Ce qui vient du cœur va droit au cœur, Rivka éclata en sanglots et lui pardonna. Avant de se quitter, elles se promirent d'assister à la ‘Houppa de l'une et à la Brit-Mila du fils de l'autre, mais aucune ne put tenir promesse car la Brit-Mila tomba le jour de la ‘Houppa...
Suite à ce cours, je repensai à toutes les personnes que j'avais pu offenser dans ma vie : trois personnes me sont alors venues en tête. Ne perdant pas une minute, je les recherchai sur Facebook. Une fois que je les eus trouvées, le Yétser Hara' commença à m'attaquer :
« C’était au lycée, à quoi bon ? Elles vont te prendre pour une folle ou se moquer de toi ! Tu ne vas pas te rabaisser quand même ? Laisse tomber, tu le feras plus tard ! »

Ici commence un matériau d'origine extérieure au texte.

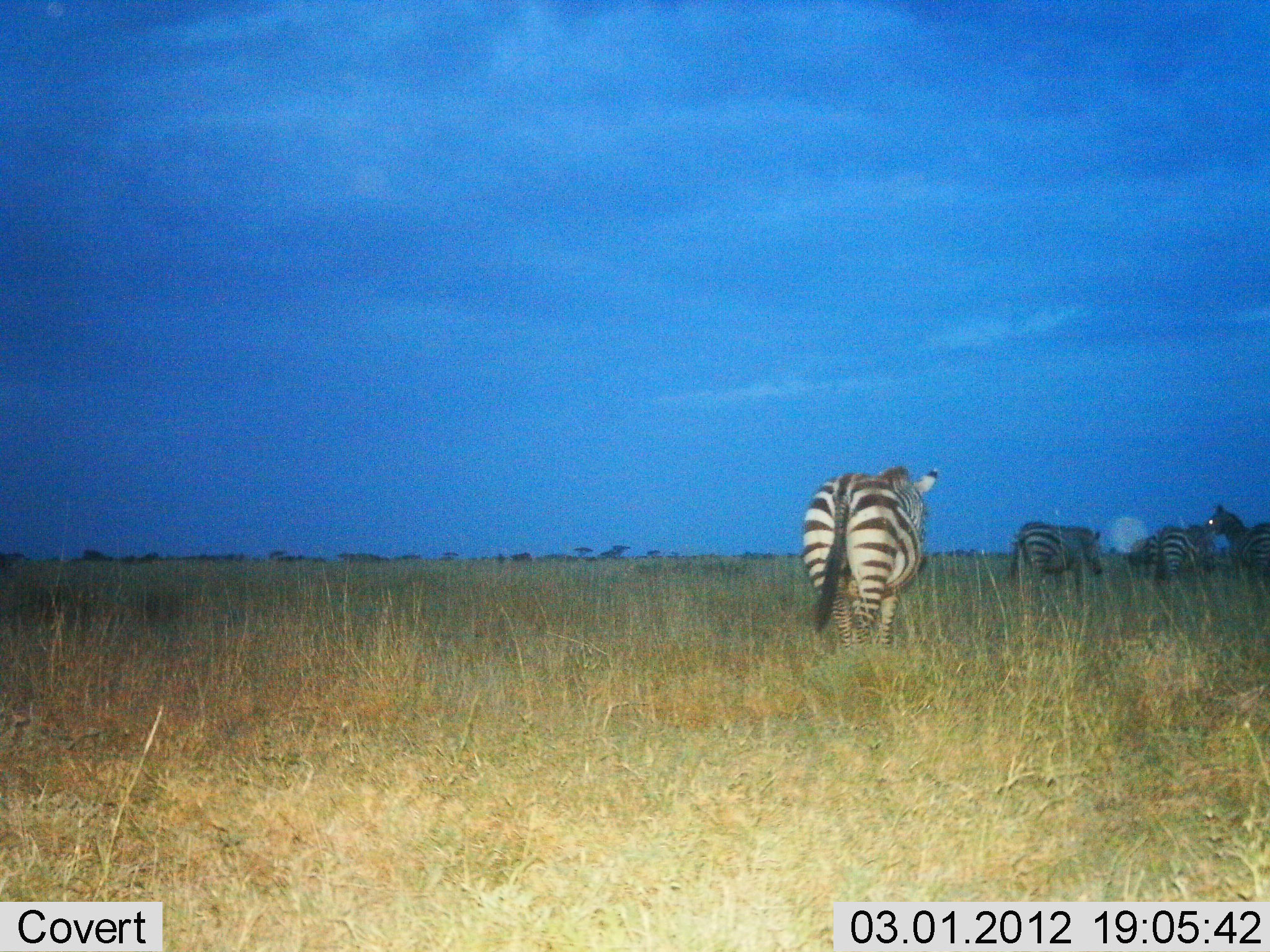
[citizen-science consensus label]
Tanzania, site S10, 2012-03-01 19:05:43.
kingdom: Animalia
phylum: Chordata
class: Mammalia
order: Perissodactyla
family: Equidae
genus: Equus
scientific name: Equus quagga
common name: plains zebra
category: zebra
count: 4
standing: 73%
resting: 0%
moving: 73%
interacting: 0%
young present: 0%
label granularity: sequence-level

J'étais à deux doigts de cliquer sur "Annuler" jusqu'à ce que je me souvienne qu'à chaque fois que j'avais repoussé une Mitsva, elle m'avait filé entre les doigts. Cette fois ci, j'irai jusqu'au bout.
Me rappelant le cours de Mme Bénitah, je n'ai pas cherché à me justifier, ni à leur rappeler leurs erreurs. Je me suis concentrée uniquement sur mes fautes et en quoi mon comportement avait pu les blesser, puis je me suis excusée.
Après avoir cliqué sur « Envoyer », je me suis sentie mal. J'avais l'impression d'avoir passé la serpillère sur mon amour-propre.
J’actualisai mes mails toutes les deux heures, redoutant des réponses pleines de reproches. Au bout de deux jours, elles me répondirent toutes les trois de manière identique :
« Tu n'as pas à t'excuser, j'avais mes torts également. À l'occasion, ça me ferait très plaisir de te revoir ». Et pour deux d'entre elles, nous nous sommes revues…
Grâce à leur réponse, je venais de comprendre qu'en se disputant avec l'autre, c'est soi-même que l'on punit. En plus de se priver d'une relation enrichissante, on développe de la rancœur, de la colère, voire de la haine. De tels sentiments nous éloignent d'Hachem, ce qui explique que même à Kippour, D.ieu ne peut nous pardonner les fautes envers notre prochain.
Combien de conflits, combien de relations brisées pourraient être évités si nous arrivions à mettre notre amour-propre de côté et à travailler nos mauvaises Middot, au lieu de vouloir changer celles des autres.
Toutes les veilles de Roch Hachana, les SMS de Mé’hila (d’excuses, de pardon) pleuvent. Vous remarquerez que ce sont les personnes que l'on affectionne le plus qui nous les envoient. Alors cette année, profitons du mois d'Eloul pour faire la liste de ceux que l'on a vraiment pu offenser : un ancien camarade, une relation professionnelle ou autre, et avec sincérité, demandons-leur pardon en priant qu'à Kippour, le Maître du monde nous pardonne à Son tour.